Structural biology projects are highly variable and so there is not a universally applicable target optimisation strategy. However, certain criteria are generally useful. Target optimisation frequently draws upon overlapping information for the evaluation of both alternative constructs and putative homologues. Although NMR is an important technique for structure determination, as of January 2008 85% of all structures in the PDB (
18) had been solved by X-ray crystallography. As a consequence, obtaining crystals is a key stage in most structural biology pipelines. Modifying the construct sequence may influence crystallisation propensity, and alternative homologues may be examined since protein families commonly have members with a wide range of estimated crystallisation propensity (
3). The OB-Score (
3), ParCrys (
4) and Hydrophobicity/pI clustering (
43) are all harnessed by TarO to estimate crystallisation propensity, and so guide the evaluation of homologues. Proteins with transmembrane regions or significant disordered sequence are frequently problematic (
1,
17). Also, posttranslational modifications (PTMs) are commonly associated with protein disorder (
44). TarO assists with identification of sequences that are likely to contain these potentially troublesome, but biologically interesting, features. Transmembrane regions are predicted by TMHMM2 (
45), whilst protein disorder predictions are obtained from Disembl, GlobPlot and RONN (
36–38). Phosphorylation sites, as well as O-linked and N-linked glycosylation are, respectively, predicted by the programs NetPhos (
35) NetOglyc (
34) and NetNglyc (
http://www.cbs.dtu.dk/services/NetNGlyc/).

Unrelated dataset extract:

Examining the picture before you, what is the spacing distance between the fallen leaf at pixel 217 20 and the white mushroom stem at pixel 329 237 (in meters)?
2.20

TarO also assists with the identification of protein domain boundaries, facilitated by an annotated MSA that is viewed in Jalview (
20,
21). The MSA annotations include matched domains from Pfam (
9,
10) and the conserved domains database (CDD) (
26,
27), combined with predicted protein disorder. Predicted transmembrane regions, signal peptide [SignalP (
33)], PTMs and secondary structure [JPred (
39,
40)] are also annotated on the MSA. Other useful information associated with the MSA is provided by the Jalview program. For example, Jalview automatically provides a display of residue conservation at each position of the alignment. In addition, Jalview provides the facility to query numerous Distributed Annotation System (
46) servers, and to display any returned annotation on the MSA. The various annotations associated with the MSA are useful to assist with the design of optimised constructs and identification of functionally important residues. Building upon this, a likely future development in TarO is the automated design and ranking of optimised construct sequences. Of course, the design of optimised construct sequences may also benefit from information provided by experimental methods such as limited proteolysis (
47).
Retaining the functional features that originally stimulated interest in the target is an important consideration during target optimisation. For example, removing part of an enzyme's active site might make crystals easier to obtain; although the resultant protein structure would be relatively ineffective for studies of the molecular mechanism of catalysis! The range of functional information provided by TarO aims to assist with identification and comparison of functional regions in protein sequences. A possible future direction is the automated evaluation of sequence features to provide more sophisticated prediction and analysis of the functional conservation for a given protein pair. These predictions could be useful in the context of target optimisation, for example by enabling more advanced protein ranking systems. Different projects have different sets of functional properties that are required to be retained in the optimised target sequence. However, all putative orthologues and homologues currently identified in TarO pass thresholds that aim to preserve a reasonable level of structural similarity (
24).
As a screening mechanism to avoid duplication of effort, the protein input and associated sequences are searched against the PDB (
18) and TargetDB (
25). The discovery of a similar structure in the PDB or TargetDB may be sufficient grounds to eliminate a potential target. On the other hand, identification of a known and related structure could be important; this may provide a model for molecular replacement calculations, or inform on components of multi-domain or multi-subunit systems.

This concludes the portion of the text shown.